I retired from the NHS three years ago, and fought throughout my career for recognition of the contribution of allied health professionals (APHs), and in particular the need for senior leadership roles.

So I read Frontline’s article on the call to scrap the ‘ban’ on AHPs from top jobs with a mixture of satisfaction and wry humour. 

I remember attending a national AHP conference, some time in the early 90s. Back then, Virginia Bottomley was the secretary of state for health. She was on the panel, as was our AHP lead, along with her boss. the chief nurse.

I heard very positive things about what we as a group of professionals could do for our patients and for the NHS. Indeed, I heard positive feedback throughout my career in the health service.

During a question and answer session, I posed a question: why there was a legal requirement for medical and nursing leadership roles on trust boards, but no equity for AHPs? 

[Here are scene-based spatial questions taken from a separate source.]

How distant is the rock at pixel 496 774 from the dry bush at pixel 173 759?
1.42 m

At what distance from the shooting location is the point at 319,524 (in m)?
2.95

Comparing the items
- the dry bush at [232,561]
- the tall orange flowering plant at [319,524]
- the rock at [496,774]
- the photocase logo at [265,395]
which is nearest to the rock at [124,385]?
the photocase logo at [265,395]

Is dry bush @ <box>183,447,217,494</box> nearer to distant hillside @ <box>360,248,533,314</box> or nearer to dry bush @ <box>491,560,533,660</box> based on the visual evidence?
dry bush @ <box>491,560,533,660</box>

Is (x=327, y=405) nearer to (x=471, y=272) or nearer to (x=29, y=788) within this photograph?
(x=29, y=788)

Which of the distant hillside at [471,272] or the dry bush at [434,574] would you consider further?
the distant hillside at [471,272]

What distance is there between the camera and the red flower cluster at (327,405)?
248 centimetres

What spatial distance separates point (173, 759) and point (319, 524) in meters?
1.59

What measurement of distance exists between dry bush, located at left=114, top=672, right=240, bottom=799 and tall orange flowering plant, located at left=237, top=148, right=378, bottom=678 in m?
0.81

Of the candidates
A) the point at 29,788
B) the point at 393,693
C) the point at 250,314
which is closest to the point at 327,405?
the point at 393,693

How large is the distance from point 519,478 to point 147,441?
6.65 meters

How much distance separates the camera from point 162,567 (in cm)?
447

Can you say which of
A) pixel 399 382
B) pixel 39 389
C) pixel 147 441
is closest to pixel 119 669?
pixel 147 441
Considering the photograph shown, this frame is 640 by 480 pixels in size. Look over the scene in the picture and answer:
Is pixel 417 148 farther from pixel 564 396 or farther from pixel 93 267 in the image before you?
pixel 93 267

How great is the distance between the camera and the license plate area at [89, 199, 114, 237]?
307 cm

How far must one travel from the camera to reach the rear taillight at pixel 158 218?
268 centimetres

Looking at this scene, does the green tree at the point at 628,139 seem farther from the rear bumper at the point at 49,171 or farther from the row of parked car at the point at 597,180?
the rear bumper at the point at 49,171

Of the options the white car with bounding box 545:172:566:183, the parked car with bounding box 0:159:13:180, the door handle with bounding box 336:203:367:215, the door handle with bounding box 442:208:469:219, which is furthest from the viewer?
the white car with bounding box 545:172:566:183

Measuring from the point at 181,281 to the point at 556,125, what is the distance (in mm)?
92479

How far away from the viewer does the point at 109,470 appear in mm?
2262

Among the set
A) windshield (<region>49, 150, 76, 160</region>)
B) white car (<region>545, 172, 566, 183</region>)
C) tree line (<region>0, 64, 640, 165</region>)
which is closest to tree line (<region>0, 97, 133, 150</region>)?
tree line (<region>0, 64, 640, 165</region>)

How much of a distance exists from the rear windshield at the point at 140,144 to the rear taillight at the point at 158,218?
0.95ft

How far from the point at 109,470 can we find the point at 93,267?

I further queried that, if our contribution was so vital, why was our lead AHP answerable to a nurse. 

Really, my point was that the key to maximising our contribution was to ensure equitable access to senior leadership roles for AHPs. I received a standing ovation.

While I welcome this motion in parliament, I wonder why it has it taken until 2019, a quarter of a century after I expressed a view (which was obviously held by everyone in that room) to get to this point? 

I wish Norman Lamb and his colleagues the very best of luck in changing this outdated and unfair law.